Siamo proprio certi che tutto passerà in cavalleria e che invece l’Eba non sia decisamente meno prona a compromessi, stante una Bis che deve piantare qualche bandierina a livello di regolamentazione bancaria per prevenire crisi di sistema? E se stante la fine del reinvestimento titoli del Pepp prevista per la fine dell’anno, qualcuno tornasse alla carica con la limitazione delle detenzioni di debito sovrano per banche e assicurazioni? Se Basilea III non passa dalla porta, può rientrare dalla finestra. E in questo caso, cogliere l’Italia e il suo doom loop strutturale con la guardia abbassata. Nel pieno di una manovra correttiva e di una minaccia di procedura di infrazione per deficit eccessivo. Casualmente, Matteo Salvini rispolvera il meno Europa. Spifferi dal Mef a guida leghista? Ma, in realtà, cosa si è deciso l’altro giorno nella riunione virtuale e da remoto?

Alcune modifiche all’operational framework della Banca centrale, ad esempio la riduzione dello spread fra tasso delle aste di rifinanziamento e di deposito, il quale dal 18 settembre scenderà a 15 punti base. Ma questo estratto del comunicato ufficiale mostra ciò che conta davvero, ancorché scritto in codice.

Di fatto, la Bce ha deciso nuove aste di rifinanziamento bancario a lungo termine e la creazione di un altrettanto strutturale portfolio di securities a garanzia di liquidità per il sistema. In caso di crisi? No, a fronte di più stringenti requisiti di capitale e accantonamenti! Una democristiana quadratura del cerchio fra la volontà dei falchi di proseguire con l’implementazione di Basilea III e il terrore della Bce nell’applicare ciò che, a parole, insieme all’Eba aveva trionfalmente annunciato prima del Covid come bacchetta magica anti-crisi. Insomma, la Bce ha appena ammesso che il sistema bancario europeo ha un problema. Ma per farlo non ha avuto la decenza di utilizzare la consueta conferenza stampa post-board o un comunicato. No, ha utilizzato lo spiffero. Ovvero, voci fatte filtrare a Bloomberg. Che, ovviamente, ha raccontato.

E cosa dicono? Che per quanto il caso dell’austriaca Signa sia stato debitamente insabbiato, nonostante i primi rimborsi parziali ai creditori e che le due banche tedesche più inguaiate godano di garanzia implicita proprio dall’Eurotower per evitare l’insolvenza, i rischi sui prestiti corporate collateralizzati attraverso il settore del commercial real estate stanno crescendo.
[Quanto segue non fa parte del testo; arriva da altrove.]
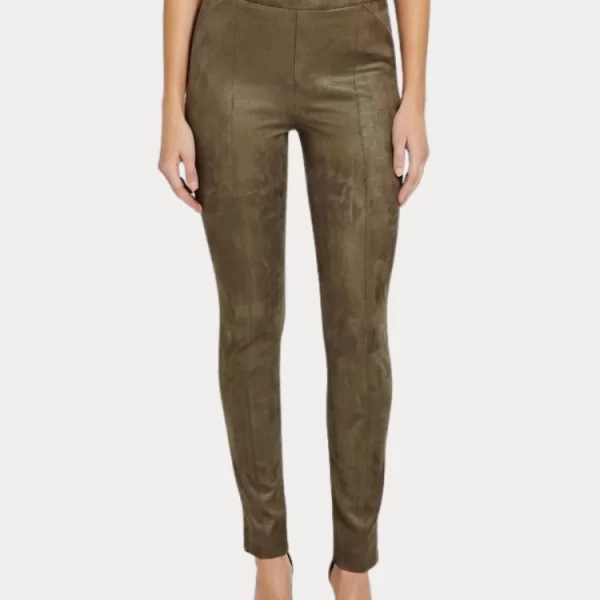 ΠΑΝΤΕΛΟΝΙ ONLY CINDY FAUX SUEDE LEGGING BROWN ONLY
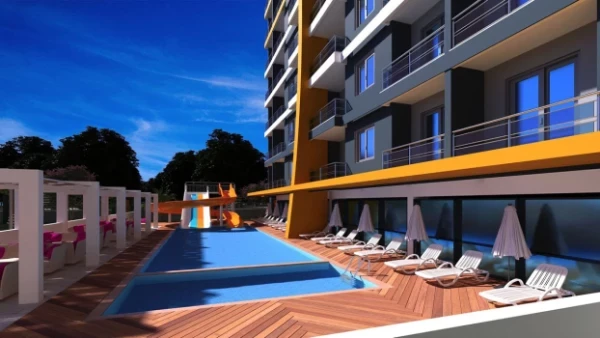 New-build property 2+1 duplex in Alanya - 143 sqm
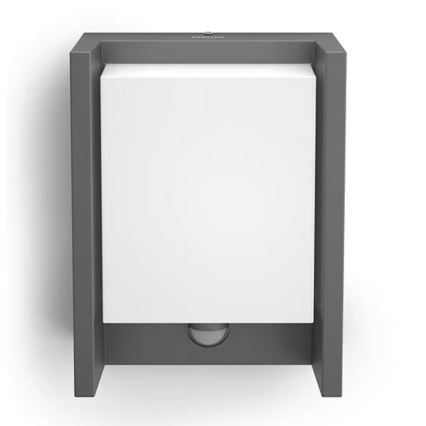 Philips - LED Kinkiet zewnętrzny z czujnikiem ARBOUR LED/3,8W/230V 2700K IP44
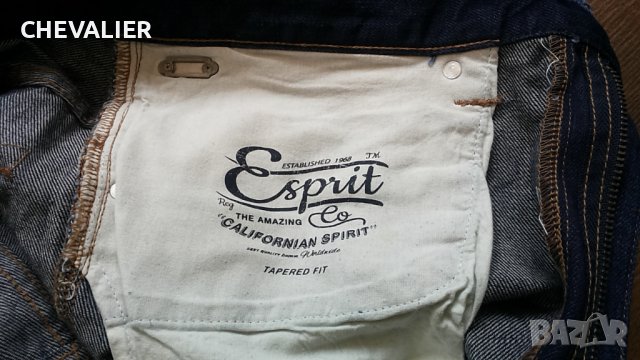 ESPRIT Tapered Fit Размер 34 къси панталони 22-47, снимка 11 - Къси панталони - 36754086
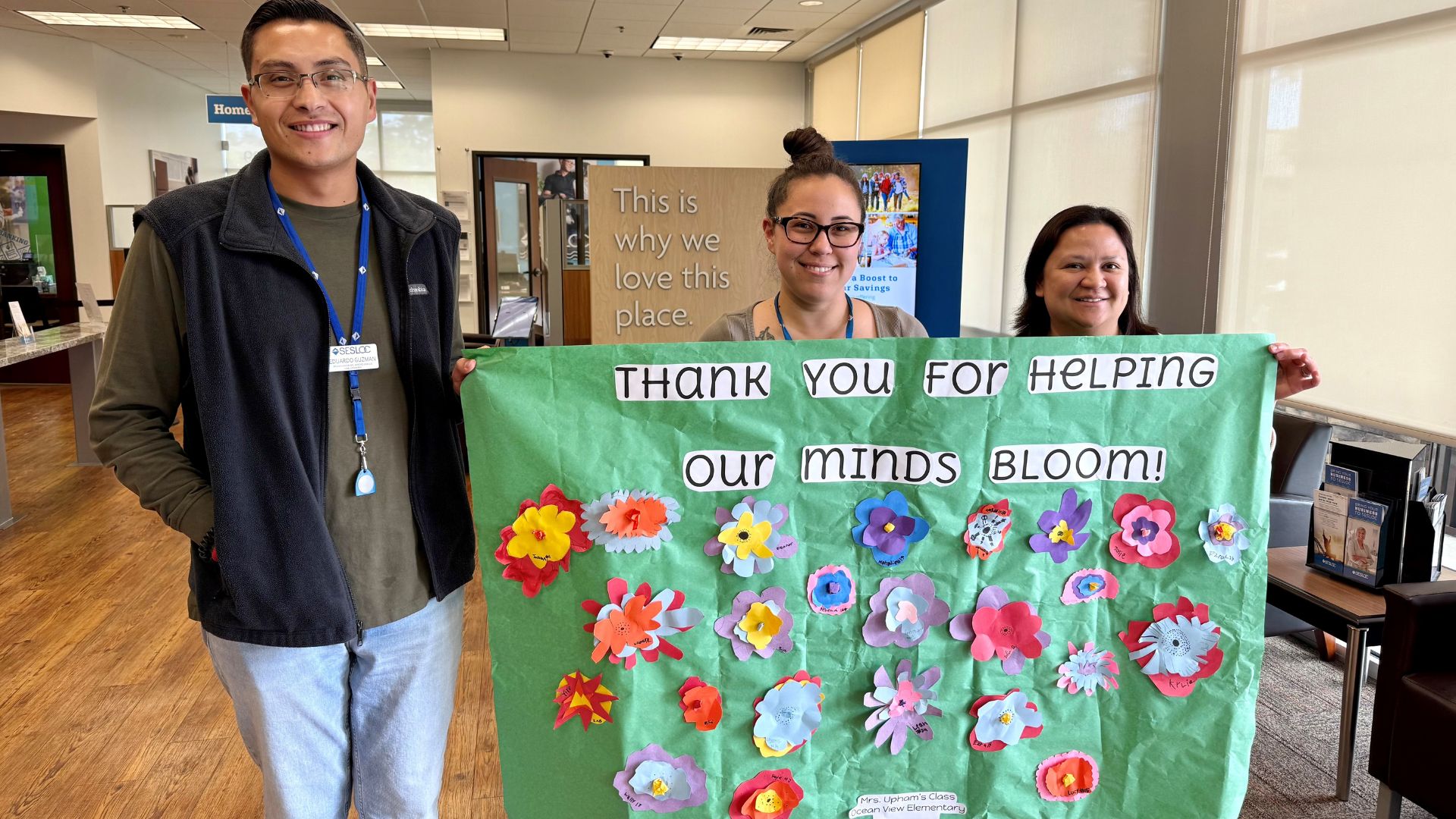 SESLOC Education Grant Helps Ocean View Elementary Minds Bloom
Questo nonostante sei anni di retorica Bce sulla necessità di prepararsi per tempo a eventuali shock. Ma signori, parliamoci chiaro: siamo di fronte a un cane che si morde la coda. Perché la stessa Bce che predica prudenza e cuscinetti, di fatto mercoledì ha dato vita a un triplo carpiato per evitare che le banche debbano ammettere lo stato di salute reale dei loro bilanci e delle loro esposizioni. Basterebbe mettere mano – seriamente – a una regolamentazione sui requisiti prudenziali, la cartina di tornasole di controparte. La stessa ipocritamente chiesta dai falchi del Nord Europa, a vario titolo stracarichi di derivati all’olandese, di esotici Level 3 alla transalpina o prestiti teutonici molto allegri verso il mattone. Quanto manca prima che qualcosa scricchioli davvero e strutturalmente e non si limiti a default tanto sporadici quanto clamorosi come quello di Signa?

Nel frattempo, attenzione all’ultimo grafico. La stessa Europa che a livello bancario calcia il barattolo e si raccomanda l’anima al reinvestimento titoli e alle aste Tltro, a livello di produzione industriale – ovvero, carne e sangue e non indici manipolati – oggi è ai minimi dal 2020. Cioè dal Covid. Dall’era glaciale della pandemia.

Come si concilia questa realtà con la narrativa del va tutto bene, Piazza Affari vola? Forse tacendola?